Activity: Please set down each line of the data again, unchanged.

Dataset entries:
= = =

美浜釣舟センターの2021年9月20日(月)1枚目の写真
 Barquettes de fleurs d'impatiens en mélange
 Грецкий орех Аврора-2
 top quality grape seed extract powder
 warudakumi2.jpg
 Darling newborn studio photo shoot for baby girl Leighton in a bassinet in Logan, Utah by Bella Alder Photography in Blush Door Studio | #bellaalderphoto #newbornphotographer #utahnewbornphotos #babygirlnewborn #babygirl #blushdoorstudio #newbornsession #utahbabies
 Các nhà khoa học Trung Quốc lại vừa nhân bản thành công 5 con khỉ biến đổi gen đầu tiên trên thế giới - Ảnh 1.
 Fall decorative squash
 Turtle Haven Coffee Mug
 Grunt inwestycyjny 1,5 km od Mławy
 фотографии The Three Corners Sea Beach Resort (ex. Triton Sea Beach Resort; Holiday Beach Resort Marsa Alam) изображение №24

= = =

Response area:
美浜釣舟センターの2021年9月20日(月)1枚目の写真
 Barquettes de fleurs d'impatiens en mélange
 Грецкий орех Аврора-2
 top quality grape seed extract powder
 warudakumi2.jpg
 Darling newborn studio photo shoot for baby girl Leighton in a bassinet in Logan, Utah by Bella Alder Photography in Blush Door Studio | #bellaalderphoto #newbornphotographer #utahnewbornphotos #babygirlnewborn #babygirl #blushdoorstudio #newbornsession #utahbabies
 Các nhà khoa học Trung Quốc lại vừa nhân bản thành công 5 con khỉ biến đổi gen đầu tiên trên thế giới - Ảnh 1.
 Fall decorative squash
 Turtle Haven Coffee Mug
 Grunt inwestycyjny 1,5 km od Mławy
 фотографии The Three Corners Sea Beach Resort (ex. Triton Sea Beach Resort; Holiday Beach Resort Marsa Alam) изображение №24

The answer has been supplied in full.